Jessica Quattrini

CLA$$IFIED

For my final MDes project, I wanted to construct a project that was not only contingent on data and statistics but also on the collaborative effort of a group of connected individuals. When attempting to determine how to increase discourse about student finance, I began by asking the speculative question, instead of dressing in brands or materials to represent our aesthetic and monetary values, what if we simply wore our literal value?

CLA$$IFIED is a two-part design performance. The first part is collaborative and exposes an aspect of each contributor’s personal financial history. This information is printed on wearable objects, such as t-shirts, to be worn at the school’s year end exhibition. The exposed content can include but is not limited to the performer’s credit score, student loan balance, or perceived social class.

The second is a pop-up shop that sells merchandise displaying more generalized and satirical content about personal finance. During the exhibition, I played the role of cashier and attempted to sell to show attendees.

This event offers a critical commentary on the financial inaccessibility of American institutions—i.e., post-secondary education, social class, tax brackets, and the credit score classification system. It is also intended to provide a framework for the cultivation of a multivalent narrative across a collection of contributing voices, one that reveals the honest, ironic, or relatively humorous reality of our shared paradoxical experiences.
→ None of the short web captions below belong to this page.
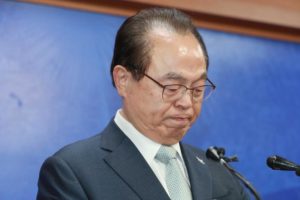 韩国釜山市市长因性骚扰引咎辞职缩略图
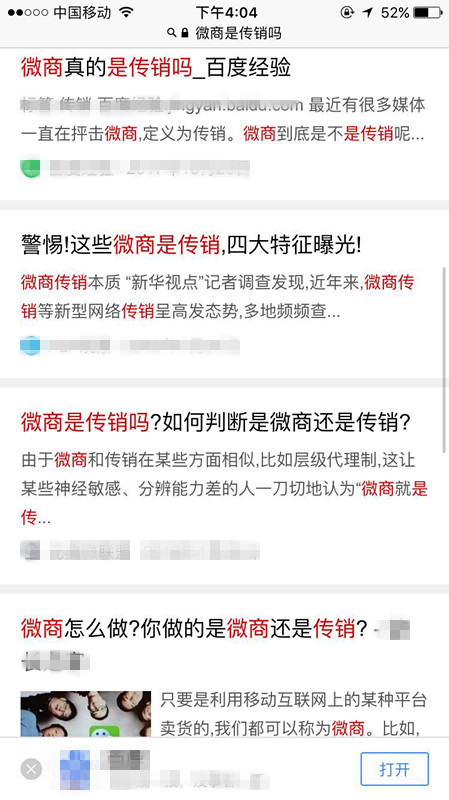 微商提车是真的还是假的（微商常见营销套路曝光）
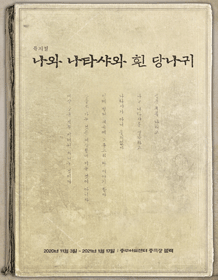 나와 나타샤와 흰 당나귀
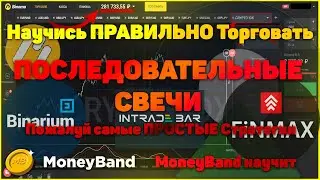 ПОСЛЕДОВАТЕЛЬНЫЕ СВЕЧИ. Как выбрать Стратегию в 2020 году? Торговля по ТРЕНДУ. БИНАРНЫЕ ОПЦИОНЫ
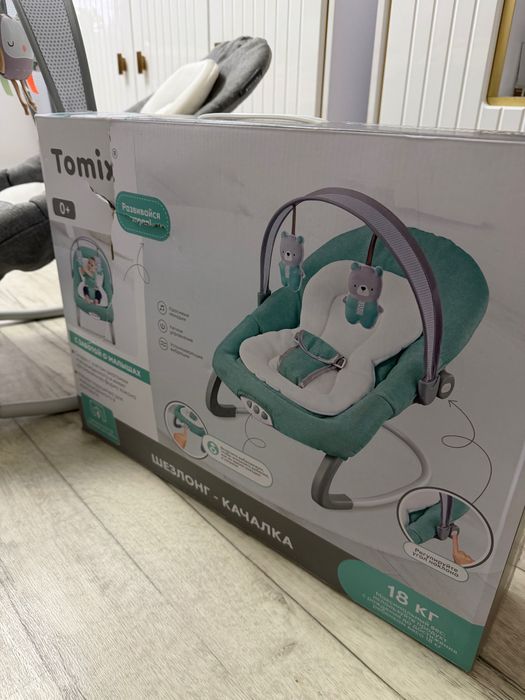 Детский шезлонг Tomix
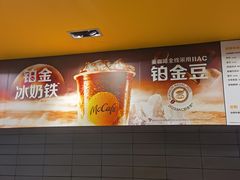 -麦当劳(红唐店)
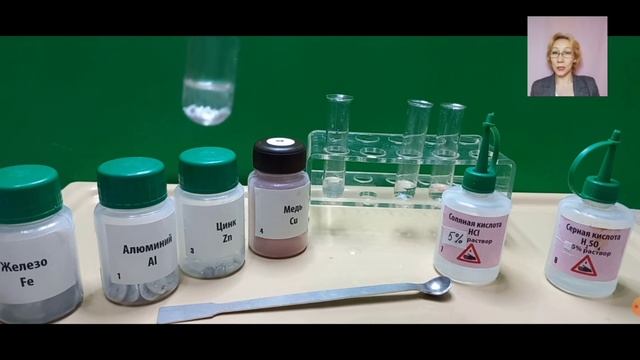 8 класс. Химия. Химические свойства кислот (кислота+ металл). смотреть онлайн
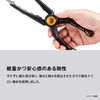 Shimano CT-982X Fish Grip Light Gripper, Black Red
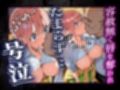 雌奴○性活〜中野一花篇〜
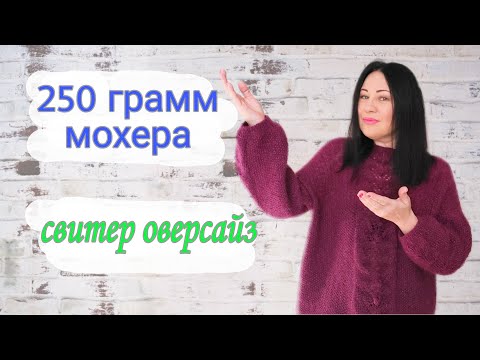 Пуловер женский спицами из мохера схемы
By exposing information that is usually hidden, this performance can provide a platform for people to talk about their personal finances without the stigmatization or shame often associated with this type of discourse.

To create a perceptible impact, all of the individuals involved wore similarly colored clothing with black graphics that visually reference documents typically used to communicate financial information, such as receipts, bills, ticker tape, tax forms, cheques, and financial spreadsheets. The content was set in OCR-A, a font designed to be easily read by computer processing programs and commonly used on checks—with an additional history of being used by grassroots social organizations. The project is meant to speak to those who navigate the public and counterpublic spheres and offers a platform for contributors to speak their truth. By employing self-deprecating satire, colloquial language, and kitsch/normcore imagery derived from contemporary internet culture and aesthetics, it seeks to make a politically volatile subject open for discussion.